Apple’s remarkable 13,142% return since 2006 is calling for the attention of US Senators Amy Klobuchar (D-MN), Chuck Grassley (R-IA) and others who want to pass the flawed American Innovation and Online Choice Act (AICOA). Focusing on Apple’s stock price, along with Google and Meta, would potentially save the Senators from a major legislative blunder.
To see why, consider AICOA’s intent. It is an antitrust bill created to prevent the biggest digital platforms from abusing their market power. In particular, it focuses on “gatekeeper” companies that operate “dominant platforms” to prevent them from allegedly harming would-be competitors. The arrogance of the legislation is shocking.
It can be found not only in Apple’s remarkable performance since 2006. Consider Google shares. They increased by 1,700% in the same time period. Meta has been public since 2012 and its shares have risen 1,664% since then.
What the comebacks convey strongly to the Senators is that few saw their success coming. The previous claim is not speculation, rather it is fact.
The simple, essential truth about stock markets is that they are forward-looking.

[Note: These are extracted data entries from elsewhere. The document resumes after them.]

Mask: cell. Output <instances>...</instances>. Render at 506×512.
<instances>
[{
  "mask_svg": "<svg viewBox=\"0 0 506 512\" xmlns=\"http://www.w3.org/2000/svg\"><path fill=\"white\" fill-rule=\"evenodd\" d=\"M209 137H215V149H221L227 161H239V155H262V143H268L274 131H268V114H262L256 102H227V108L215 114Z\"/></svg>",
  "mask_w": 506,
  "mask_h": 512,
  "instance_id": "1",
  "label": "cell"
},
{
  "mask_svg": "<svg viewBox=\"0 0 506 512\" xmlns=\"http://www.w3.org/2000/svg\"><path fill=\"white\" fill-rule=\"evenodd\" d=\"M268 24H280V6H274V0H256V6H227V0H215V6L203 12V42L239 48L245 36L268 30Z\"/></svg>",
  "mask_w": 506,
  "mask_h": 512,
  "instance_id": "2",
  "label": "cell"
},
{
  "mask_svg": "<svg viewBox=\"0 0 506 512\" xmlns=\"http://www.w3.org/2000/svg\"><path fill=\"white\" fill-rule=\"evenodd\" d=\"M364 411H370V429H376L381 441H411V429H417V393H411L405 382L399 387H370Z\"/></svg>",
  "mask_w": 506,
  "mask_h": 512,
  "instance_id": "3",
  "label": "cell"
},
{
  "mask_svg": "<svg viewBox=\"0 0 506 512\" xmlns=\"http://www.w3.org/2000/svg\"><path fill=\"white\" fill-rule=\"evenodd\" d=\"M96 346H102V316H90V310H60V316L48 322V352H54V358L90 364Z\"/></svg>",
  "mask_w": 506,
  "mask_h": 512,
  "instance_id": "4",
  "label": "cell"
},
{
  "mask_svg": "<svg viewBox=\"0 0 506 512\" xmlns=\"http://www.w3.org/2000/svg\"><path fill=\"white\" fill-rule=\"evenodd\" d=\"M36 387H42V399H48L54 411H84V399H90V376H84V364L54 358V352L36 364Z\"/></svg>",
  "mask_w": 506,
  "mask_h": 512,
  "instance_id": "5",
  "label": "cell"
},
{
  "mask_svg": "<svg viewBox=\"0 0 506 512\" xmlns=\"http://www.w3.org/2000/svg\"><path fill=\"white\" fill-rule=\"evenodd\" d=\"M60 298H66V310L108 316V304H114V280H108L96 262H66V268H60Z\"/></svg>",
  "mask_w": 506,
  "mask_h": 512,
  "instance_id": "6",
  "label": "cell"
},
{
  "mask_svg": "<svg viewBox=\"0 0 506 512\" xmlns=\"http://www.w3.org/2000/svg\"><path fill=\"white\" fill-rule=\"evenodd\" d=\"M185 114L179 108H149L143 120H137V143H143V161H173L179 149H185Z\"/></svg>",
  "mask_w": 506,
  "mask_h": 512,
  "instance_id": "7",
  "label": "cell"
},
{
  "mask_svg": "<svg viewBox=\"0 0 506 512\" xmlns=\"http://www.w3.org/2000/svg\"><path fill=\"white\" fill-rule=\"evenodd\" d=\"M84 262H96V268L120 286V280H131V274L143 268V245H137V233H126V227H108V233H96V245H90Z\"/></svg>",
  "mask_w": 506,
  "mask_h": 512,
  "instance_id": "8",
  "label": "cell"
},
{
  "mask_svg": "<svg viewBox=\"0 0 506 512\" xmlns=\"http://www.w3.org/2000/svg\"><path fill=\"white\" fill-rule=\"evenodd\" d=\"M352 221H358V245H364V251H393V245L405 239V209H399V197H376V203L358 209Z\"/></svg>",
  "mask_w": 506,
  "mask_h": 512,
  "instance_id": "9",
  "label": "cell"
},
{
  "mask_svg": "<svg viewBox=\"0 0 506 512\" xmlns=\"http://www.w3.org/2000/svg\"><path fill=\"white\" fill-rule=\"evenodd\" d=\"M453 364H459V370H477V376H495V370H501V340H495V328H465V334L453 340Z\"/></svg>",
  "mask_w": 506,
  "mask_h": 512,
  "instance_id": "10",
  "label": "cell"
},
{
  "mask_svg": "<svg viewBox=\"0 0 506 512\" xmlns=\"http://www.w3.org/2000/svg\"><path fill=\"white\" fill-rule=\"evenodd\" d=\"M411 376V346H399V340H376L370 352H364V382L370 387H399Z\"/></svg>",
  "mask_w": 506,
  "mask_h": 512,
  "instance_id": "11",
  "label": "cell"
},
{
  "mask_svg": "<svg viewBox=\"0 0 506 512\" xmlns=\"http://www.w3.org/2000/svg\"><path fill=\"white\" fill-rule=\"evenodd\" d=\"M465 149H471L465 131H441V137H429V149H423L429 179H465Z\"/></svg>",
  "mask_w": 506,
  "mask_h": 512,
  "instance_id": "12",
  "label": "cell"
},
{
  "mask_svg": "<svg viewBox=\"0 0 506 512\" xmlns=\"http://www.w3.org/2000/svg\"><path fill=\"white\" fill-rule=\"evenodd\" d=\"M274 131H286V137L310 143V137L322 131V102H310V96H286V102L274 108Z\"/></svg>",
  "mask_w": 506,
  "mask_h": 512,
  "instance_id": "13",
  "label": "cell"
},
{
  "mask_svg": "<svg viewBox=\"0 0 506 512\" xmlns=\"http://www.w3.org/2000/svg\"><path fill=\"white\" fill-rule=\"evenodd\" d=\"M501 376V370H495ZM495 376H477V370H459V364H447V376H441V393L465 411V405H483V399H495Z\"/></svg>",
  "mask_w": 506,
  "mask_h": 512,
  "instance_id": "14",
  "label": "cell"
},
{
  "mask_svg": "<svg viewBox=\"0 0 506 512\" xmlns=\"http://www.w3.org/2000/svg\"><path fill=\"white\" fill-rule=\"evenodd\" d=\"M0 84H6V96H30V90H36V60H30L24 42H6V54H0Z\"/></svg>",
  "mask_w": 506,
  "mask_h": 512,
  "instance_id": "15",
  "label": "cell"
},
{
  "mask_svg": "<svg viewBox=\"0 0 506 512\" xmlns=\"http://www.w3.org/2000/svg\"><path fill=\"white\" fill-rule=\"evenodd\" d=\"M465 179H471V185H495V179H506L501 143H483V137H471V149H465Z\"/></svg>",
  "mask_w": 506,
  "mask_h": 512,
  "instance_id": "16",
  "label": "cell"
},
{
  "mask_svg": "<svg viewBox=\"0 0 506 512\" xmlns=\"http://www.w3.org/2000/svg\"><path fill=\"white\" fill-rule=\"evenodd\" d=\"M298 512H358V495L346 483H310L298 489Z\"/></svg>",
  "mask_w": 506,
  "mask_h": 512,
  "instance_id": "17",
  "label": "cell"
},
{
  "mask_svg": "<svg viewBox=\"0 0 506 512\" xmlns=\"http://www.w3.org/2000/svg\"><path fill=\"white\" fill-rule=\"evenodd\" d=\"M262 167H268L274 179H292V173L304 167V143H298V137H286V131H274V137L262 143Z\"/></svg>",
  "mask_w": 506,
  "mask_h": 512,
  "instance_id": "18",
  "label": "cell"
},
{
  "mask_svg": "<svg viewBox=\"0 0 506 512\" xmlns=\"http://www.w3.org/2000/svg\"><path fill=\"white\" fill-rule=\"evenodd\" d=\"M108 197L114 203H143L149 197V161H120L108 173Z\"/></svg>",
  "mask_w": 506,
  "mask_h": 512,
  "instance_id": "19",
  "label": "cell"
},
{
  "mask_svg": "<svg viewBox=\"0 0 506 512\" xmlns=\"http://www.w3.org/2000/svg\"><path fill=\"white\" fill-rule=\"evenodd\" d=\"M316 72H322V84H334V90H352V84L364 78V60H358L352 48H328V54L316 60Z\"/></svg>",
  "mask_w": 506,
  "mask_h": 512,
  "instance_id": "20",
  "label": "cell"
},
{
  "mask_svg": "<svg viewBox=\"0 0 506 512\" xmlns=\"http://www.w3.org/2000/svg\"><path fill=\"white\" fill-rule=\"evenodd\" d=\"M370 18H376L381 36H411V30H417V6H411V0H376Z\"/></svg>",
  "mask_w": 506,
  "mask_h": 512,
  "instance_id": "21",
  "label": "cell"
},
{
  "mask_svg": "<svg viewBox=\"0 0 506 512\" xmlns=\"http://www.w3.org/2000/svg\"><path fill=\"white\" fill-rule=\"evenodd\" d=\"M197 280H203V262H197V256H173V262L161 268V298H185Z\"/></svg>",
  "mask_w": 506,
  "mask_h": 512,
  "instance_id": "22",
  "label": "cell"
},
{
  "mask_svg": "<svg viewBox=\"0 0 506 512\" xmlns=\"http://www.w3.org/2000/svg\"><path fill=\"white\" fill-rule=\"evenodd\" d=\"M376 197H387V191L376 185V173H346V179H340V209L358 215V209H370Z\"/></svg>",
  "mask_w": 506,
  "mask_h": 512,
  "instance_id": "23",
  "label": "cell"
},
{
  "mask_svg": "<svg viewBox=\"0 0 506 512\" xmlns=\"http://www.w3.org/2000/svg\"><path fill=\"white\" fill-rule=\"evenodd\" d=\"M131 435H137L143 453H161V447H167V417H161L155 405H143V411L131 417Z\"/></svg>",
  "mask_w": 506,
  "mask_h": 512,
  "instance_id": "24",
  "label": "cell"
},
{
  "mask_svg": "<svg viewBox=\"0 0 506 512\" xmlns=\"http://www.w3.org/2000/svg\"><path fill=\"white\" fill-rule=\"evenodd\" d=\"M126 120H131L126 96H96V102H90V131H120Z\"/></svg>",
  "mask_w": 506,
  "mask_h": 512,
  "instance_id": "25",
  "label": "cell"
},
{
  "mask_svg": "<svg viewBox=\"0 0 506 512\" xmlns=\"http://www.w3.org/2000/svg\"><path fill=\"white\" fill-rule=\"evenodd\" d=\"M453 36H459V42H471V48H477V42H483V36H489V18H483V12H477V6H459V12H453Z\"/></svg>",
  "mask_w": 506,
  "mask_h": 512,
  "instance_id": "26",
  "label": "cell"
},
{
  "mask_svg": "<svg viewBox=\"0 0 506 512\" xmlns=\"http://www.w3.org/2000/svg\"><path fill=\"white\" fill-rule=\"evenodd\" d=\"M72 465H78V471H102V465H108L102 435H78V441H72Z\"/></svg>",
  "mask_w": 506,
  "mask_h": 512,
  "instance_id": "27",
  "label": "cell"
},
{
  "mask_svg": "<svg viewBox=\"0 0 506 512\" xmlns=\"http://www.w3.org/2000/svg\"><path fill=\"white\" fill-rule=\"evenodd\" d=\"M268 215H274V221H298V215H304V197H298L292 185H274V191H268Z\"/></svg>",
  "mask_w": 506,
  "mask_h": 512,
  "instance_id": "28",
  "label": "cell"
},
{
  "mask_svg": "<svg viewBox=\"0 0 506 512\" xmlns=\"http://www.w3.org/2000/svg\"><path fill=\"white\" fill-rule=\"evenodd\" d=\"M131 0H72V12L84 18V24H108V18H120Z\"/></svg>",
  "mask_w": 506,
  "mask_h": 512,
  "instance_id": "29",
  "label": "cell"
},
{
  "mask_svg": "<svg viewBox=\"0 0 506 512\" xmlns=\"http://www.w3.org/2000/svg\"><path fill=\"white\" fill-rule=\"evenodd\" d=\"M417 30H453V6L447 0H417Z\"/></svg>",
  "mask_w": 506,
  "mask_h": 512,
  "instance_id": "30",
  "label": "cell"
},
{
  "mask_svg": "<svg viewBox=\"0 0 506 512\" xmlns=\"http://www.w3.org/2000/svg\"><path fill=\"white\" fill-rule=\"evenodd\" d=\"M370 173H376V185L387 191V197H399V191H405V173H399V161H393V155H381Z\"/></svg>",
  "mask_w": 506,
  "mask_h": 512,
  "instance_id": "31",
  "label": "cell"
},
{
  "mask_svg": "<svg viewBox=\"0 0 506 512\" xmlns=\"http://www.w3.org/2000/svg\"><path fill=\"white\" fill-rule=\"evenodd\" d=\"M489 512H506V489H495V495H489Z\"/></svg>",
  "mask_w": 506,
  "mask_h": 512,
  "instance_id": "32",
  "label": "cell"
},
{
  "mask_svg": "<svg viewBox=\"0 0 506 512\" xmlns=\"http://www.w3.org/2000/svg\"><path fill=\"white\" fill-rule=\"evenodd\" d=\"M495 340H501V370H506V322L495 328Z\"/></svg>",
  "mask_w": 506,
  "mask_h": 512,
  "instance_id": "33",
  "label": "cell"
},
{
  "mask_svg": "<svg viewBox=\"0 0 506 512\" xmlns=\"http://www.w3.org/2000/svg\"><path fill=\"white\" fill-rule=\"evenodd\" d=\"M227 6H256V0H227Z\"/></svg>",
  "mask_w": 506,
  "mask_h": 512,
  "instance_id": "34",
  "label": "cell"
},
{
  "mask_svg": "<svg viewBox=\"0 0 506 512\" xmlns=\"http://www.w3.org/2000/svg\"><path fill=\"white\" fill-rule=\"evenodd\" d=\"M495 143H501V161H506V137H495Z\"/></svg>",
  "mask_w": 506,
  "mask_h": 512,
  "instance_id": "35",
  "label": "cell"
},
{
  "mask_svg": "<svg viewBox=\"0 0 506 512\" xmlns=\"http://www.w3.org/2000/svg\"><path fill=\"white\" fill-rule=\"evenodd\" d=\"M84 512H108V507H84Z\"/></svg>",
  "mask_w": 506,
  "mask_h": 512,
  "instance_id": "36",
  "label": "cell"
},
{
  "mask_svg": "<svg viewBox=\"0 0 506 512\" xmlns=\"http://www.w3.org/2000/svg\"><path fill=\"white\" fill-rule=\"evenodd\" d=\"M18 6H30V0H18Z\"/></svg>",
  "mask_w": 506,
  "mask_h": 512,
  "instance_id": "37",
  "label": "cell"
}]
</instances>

The returns of Apple, Google, and Meta over twenty, twenty, and fourteen years show that investors completely missed just how much all three were poised to achieve.
That’s because investors never, ever wait to price in a company’s future if they already know it. The preceding truth rates the substantive thinking of Senators Klobuchar and Grassley. Their legislation is very aggressively aimed at punishing Apple, Google and Meta for succeeding against great odds. The legislation itself is wrong and for obvious reasons. Government should not be in the business of punishing achievement.
Except there’s more. As demonstrated once again by the stock price returns of the companies mentioned, the present is a poor predictor of the future. In fact, the present provides few clues as Apple, Google and Meta once again remind us. In other words, if Klobuchar and Grassley had introduced their legislation twenty years ago, they would have had completely different goals. The same fourteen years ago.
What 2026 tells us, and as Klobuchar and Grassley try to quickly pass legislation meant to banish the present, is that AICOA is almost certainly looking backwards. In business, tomorrow is another century.
It is important that we see it now. Klobuchar and Grassley first introduced AICOA not in 2026, but on October 18, 2021. Consider the number. It is says. Exactly one year, one month and twelve days after Senators filed their legislation, ChatGPT went live. Take it?
The senators apparently don’t, and that’s the problem. Just like no one saw Apple, Google and Meta coming, neither did ChatGPT, Claude, Grok or Gemini. Technology moves fast. Too soon for regressive legislation that should not be allowed to pass.